What to work on -> Put the lines of the entries into a Markdown table with the columns "Row" and "Line," numbering each row and leaving out blank lines. Include only the lines from the one holding "Can you determine which item from" through the end of the entries, inclusive.
>>
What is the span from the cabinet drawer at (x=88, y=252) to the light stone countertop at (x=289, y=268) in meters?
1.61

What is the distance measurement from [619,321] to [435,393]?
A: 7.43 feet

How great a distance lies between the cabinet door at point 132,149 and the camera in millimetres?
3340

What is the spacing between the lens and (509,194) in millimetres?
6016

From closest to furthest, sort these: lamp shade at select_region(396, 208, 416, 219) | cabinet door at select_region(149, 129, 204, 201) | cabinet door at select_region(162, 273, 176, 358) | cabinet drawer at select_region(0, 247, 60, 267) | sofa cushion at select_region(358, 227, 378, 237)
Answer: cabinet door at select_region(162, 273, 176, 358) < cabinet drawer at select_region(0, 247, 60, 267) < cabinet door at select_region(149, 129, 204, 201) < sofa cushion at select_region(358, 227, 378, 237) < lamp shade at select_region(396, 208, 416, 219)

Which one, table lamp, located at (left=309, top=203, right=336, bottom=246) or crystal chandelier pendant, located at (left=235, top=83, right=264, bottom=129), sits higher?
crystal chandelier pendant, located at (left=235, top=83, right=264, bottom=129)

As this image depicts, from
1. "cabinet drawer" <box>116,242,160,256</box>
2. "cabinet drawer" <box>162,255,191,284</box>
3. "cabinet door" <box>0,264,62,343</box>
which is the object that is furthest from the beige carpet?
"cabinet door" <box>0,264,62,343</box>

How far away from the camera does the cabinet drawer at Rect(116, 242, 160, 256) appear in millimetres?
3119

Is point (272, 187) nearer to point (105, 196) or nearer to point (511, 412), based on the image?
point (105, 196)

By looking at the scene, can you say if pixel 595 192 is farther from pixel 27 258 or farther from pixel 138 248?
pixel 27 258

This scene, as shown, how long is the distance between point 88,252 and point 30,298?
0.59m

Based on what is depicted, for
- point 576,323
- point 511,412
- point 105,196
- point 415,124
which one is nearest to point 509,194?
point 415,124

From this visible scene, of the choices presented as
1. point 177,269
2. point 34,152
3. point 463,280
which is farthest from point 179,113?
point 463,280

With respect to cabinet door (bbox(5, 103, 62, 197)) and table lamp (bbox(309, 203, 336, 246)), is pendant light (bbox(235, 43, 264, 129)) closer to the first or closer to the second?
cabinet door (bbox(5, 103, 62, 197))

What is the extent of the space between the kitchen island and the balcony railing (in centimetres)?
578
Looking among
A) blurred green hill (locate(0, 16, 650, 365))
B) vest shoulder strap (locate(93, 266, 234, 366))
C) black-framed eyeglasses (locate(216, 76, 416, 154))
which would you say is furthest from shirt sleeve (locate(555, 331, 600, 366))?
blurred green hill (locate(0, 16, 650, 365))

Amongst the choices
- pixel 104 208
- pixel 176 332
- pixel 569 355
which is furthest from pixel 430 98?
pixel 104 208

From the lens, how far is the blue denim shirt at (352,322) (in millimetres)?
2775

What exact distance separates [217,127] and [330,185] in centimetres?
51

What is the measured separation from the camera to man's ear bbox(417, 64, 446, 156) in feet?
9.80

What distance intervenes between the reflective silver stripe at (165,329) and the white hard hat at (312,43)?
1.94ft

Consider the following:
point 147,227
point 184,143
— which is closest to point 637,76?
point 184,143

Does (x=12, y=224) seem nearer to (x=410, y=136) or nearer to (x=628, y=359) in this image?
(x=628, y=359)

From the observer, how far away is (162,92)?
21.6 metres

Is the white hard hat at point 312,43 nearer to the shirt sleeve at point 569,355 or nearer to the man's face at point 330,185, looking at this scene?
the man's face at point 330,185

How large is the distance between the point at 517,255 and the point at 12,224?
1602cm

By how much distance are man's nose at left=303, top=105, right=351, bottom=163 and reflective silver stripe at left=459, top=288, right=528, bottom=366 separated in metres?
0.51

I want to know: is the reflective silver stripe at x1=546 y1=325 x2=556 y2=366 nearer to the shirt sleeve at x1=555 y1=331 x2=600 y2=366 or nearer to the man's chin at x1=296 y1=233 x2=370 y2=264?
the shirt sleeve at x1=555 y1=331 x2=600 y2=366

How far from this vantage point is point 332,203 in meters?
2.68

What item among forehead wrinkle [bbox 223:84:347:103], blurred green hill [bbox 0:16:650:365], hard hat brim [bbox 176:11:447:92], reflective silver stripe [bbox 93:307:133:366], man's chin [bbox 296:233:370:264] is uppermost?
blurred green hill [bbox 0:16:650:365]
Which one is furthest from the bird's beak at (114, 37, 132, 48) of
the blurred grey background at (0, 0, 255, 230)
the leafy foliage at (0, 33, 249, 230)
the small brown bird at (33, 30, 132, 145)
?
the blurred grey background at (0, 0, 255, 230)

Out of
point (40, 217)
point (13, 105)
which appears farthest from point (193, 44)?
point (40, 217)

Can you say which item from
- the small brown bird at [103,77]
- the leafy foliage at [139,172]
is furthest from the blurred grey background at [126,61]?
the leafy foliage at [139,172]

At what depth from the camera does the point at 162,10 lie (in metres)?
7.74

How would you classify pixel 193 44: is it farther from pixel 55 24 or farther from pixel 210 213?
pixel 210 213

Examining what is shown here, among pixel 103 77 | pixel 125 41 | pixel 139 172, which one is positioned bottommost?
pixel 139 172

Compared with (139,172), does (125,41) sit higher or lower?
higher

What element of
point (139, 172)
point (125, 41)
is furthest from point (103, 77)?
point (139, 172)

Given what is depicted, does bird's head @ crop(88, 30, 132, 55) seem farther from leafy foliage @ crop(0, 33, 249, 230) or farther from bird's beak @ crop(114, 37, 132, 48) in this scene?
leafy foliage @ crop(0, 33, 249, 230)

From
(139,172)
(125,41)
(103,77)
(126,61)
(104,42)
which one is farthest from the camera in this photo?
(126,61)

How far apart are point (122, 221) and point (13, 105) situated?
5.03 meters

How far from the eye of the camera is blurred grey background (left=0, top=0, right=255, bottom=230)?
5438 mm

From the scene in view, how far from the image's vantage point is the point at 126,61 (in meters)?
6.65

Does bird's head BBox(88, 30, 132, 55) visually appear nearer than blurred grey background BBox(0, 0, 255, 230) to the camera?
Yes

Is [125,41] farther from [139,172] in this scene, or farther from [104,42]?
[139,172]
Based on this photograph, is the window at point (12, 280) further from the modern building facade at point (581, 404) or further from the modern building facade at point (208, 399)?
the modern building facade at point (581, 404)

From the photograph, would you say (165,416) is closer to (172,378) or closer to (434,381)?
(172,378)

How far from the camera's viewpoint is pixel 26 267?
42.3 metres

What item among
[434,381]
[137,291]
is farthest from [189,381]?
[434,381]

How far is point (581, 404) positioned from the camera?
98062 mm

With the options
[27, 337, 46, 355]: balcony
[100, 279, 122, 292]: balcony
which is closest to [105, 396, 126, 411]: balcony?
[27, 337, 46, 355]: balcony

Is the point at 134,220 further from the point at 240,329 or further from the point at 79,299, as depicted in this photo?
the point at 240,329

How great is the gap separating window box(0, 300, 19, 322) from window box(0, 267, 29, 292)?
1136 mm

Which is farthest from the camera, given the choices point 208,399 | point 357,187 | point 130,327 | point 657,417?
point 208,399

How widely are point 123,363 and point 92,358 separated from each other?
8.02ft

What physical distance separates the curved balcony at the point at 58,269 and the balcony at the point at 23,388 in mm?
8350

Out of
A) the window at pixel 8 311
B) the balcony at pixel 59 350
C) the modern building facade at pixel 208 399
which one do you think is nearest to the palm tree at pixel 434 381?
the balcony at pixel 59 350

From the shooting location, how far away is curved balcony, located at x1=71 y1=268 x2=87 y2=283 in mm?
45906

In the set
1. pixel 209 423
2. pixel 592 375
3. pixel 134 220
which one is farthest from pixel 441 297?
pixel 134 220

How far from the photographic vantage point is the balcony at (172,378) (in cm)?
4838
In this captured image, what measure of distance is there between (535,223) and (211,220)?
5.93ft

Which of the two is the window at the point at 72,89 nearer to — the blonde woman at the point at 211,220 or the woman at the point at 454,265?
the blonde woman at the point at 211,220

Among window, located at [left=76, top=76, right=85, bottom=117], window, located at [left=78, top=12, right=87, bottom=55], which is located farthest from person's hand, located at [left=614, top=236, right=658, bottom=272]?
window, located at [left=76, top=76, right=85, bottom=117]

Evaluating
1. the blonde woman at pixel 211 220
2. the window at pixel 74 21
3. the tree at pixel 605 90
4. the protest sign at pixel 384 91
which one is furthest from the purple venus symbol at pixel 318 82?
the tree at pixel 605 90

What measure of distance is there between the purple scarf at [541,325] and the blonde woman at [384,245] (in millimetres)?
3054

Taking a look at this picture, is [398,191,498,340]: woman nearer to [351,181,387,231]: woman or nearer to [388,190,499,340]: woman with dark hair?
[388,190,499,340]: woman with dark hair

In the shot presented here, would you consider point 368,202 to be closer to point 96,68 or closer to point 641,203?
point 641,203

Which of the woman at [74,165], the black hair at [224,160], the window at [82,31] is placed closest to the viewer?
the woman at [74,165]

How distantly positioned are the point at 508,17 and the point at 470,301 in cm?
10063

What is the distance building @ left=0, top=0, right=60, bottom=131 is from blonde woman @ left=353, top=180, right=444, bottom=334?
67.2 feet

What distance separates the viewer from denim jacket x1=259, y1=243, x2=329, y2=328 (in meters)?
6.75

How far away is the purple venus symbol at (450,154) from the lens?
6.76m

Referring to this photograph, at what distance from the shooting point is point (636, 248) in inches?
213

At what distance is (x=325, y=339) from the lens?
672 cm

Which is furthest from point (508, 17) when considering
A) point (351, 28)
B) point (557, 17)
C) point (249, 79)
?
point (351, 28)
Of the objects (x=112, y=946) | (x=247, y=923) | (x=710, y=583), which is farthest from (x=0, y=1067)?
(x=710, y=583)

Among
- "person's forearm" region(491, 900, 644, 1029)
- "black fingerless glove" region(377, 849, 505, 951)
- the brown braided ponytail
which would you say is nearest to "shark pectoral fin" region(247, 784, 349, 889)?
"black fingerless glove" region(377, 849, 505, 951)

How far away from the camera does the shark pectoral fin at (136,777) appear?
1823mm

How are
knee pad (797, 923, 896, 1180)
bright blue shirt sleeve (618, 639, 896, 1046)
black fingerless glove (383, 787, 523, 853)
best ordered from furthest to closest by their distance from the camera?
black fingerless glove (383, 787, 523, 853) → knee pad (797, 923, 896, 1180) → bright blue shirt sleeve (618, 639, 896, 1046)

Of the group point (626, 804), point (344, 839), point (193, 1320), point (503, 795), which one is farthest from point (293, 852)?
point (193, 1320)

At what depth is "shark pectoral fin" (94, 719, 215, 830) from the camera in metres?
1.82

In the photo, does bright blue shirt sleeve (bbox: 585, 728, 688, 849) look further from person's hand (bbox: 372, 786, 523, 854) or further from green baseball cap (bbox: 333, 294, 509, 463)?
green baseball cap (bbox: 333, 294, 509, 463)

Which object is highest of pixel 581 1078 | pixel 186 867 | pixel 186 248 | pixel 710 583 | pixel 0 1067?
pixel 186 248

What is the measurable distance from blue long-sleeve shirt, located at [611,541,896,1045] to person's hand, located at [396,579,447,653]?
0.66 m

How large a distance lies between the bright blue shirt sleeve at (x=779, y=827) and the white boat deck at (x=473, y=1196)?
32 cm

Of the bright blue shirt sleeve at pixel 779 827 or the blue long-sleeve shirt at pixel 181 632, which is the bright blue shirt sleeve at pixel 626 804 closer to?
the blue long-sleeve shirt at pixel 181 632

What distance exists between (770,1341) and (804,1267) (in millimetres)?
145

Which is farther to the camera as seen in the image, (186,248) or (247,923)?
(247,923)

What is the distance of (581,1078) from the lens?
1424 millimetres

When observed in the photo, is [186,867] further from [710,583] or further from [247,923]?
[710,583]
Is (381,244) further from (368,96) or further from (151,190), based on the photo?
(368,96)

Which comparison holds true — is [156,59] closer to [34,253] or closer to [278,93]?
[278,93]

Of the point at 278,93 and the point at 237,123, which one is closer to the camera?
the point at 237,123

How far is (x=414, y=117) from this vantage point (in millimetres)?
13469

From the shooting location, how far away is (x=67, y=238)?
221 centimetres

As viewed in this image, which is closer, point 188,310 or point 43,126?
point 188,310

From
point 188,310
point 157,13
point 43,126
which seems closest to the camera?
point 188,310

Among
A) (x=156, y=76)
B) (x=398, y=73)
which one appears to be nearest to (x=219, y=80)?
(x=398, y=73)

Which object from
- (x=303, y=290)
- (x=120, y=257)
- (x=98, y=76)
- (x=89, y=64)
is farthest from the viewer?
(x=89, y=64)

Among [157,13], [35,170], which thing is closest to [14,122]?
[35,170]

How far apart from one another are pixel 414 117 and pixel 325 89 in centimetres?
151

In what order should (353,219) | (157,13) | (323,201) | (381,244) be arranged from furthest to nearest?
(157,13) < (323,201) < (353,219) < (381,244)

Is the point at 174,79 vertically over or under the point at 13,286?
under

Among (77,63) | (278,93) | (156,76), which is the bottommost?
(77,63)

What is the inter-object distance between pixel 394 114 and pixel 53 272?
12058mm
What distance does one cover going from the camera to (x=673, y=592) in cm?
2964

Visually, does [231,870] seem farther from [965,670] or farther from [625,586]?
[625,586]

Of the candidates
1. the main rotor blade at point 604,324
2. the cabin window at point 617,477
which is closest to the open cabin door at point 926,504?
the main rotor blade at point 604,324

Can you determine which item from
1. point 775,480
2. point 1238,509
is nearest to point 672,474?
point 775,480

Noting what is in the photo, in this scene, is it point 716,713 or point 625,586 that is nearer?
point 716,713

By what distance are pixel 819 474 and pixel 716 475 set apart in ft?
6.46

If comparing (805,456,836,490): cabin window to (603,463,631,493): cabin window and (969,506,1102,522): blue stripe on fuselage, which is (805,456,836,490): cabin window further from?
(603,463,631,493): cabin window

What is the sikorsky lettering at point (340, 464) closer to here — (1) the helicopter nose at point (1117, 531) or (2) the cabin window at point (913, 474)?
<<
Exercise answer ->
| Row | Line |
|---|---|
| 1 | Can you determine which item from |
| 2 | 1. point 775,480 |
| 3 | 2. point 1238,509 |
| 4 | is nearest to point 672,474? |
| 5 | point 775,480 |
| 6 | Noting what is in the photo, in this scene, is it point 716,713 or point 625,586 that is nearer? |
| 7 | point 716,713 |
| 8 | By what distance are pixel 819 474 and pixel 716 475 set apart in ft? |
| 9 | 6.46 |
| 10 | If comparing (805,456,836,490): cabin window to (603,463,631,493): cabin window and (969,506,1102,522): blue stripe on fuselage, which is (805,456,836,490): cabin window further from? |
| 11 | (603,463,631,493): cabin window |
| 12 | What is the sikorsky lettering at point (340, 464) closer to here — (1) the helicopter nose at point (1117, 531) or (2) the cabin window at point (913, 474)? |